SET EXERCISE A: Name every person mentioned in the paragraphs of the essay on the Olmert peace offer below, leaving out the byline and the image caption.

Australia/Israel Review


Essay: The Third Rejection

Jun 30, 2023 | Salo Aizenberg

Mahmoud Abbas (left) and Ehud Olmert during one of their 36 meetings in 2007 and 2008 (Image: GPO/ Isranet)
Mahmoud Abbas (left) and Ehud Olmert during one of their 36 meetings in 2007 and 2008 (Image: GPO/ Isranet)

Mahmoud Abbas and the Olmert peace offer

 

Characterised as a “crime” and a “tragedy” by then-US Ambassador Prince Bandar of Saudi Arabia, Yasser Arafat’s rejection of the Bill Clinton-brokered 2000-2001 peace deal appeared to be the nail in the coffin for the elusive two-state solution.

While it was undeniably a lost opportunity, a similar offer of statehood was proposed to the Palestinians by Israeli Prime Minister Ehud Olmert in September 2008. Unfortunately, Olmert’s offer was met with the same response by Arafat’s successor, Mahmoud Abbas: rejection through silence, with no counter-offer.

But why do proponents of the anti-Israel narrative pretend that Olmert’s statehood offer did not occur or was inconsequential?

RECORDS TO PROCESS:
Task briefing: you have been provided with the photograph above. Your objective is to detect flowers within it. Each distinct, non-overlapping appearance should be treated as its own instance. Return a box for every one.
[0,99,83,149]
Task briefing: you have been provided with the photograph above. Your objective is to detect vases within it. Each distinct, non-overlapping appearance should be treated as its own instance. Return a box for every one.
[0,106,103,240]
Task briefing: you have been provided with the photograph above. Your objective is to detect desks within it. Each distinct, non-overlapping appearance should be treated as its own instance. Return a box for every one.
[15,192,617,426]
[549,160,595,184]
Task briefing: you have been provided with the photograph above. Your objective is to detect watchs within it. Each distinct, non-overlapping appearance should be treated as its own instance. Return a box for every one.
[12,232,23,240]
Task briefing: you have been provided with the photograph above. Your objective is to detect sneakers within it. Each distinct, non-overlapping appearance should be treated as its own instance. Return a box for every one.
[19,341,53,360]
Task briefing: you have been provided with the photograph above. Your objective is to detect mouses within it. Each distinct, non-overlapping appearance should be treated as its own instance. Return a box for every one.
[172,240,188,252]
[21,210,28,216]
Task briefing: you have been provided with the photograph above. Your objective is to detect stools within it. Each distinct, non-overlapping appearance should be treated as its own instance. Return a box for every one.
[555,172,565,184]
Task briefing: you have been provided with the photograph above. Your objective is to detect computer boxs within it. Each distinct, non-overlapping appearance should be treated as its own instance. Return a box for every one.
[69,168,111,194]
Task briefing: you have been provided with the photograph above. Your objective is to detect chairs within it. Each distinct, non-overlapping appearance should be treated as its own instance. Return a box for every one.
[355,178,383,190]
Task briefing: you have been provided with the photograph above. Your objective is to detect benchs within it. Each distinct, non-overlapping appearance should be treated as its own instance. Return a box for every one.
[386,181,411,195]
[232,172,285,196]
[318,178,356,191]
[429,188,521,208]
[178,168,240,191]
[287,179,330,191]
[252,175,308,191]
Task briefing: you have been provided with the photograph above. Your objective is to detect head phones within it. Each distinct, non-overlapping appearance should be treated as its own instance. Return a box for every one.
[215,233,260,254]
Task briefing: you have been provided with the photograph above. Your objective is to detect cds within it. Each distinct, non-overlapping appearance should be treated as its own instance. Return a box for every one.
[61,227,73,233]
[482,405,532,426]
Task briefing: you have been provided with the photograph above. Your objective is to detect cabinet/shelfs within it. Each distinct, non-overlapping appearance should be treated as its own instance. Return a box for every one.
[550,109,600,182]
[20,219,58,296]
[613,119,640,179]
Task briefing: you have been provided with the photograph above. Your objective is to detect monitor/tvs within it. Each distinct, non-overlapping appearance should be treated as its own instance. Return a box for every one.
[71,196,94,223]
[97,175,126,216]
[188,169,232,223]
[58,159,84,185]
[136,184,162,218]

SET EXERCISE B: In the listing above, shift the part that opens with the line containing "to detect desks" and closes with the line containing "[555,172,565,184]" by rewriting those lines with the requests included and 42 added to every bounding-box coordinate.

COMPLETE ANSWER A: Prince Bandar, Yasser Arafat, Bill Clinton, Ehud Olmert, Mahmoud Abbas

COMPLETE ANSWER B:
Task briefing: you have been provided with the photograph above. Your objective is to detect desks within it. Each distinct, non-overlapping appearance should be treated as its own instance. Return a box for every one.
[57,234,659,468]
[591,202,637,226]
Task briefing: you have been provided with the photograph above. Your objective is to detect watchs within it. Each distinct, non-overlapping appearance should be treated as its own instance. Return a box for every one.
[54,274,65,282]
Task briefing: you have been provided with the photograph above. Your objective is to detect sneakers within it. Each distinct, non-overlapping appearance should be treated as its own instance. Return a box for every one.
[61,383,95,402]
Task briefing: you have been provided with the photograph above. Your objective is to detect mouses within it. Each distinct, non-overlapping appearance should be treated as its own instance. Return a box for every one.
[214,282,230,294]
[63,252,70,258]
Task briefing: you have been provided with the photograph above. Your objective is to detect stools within it. Each distinct, non-overlapping appearance should be treated as its own instance. Return a box for every one.
[597,214,607,226]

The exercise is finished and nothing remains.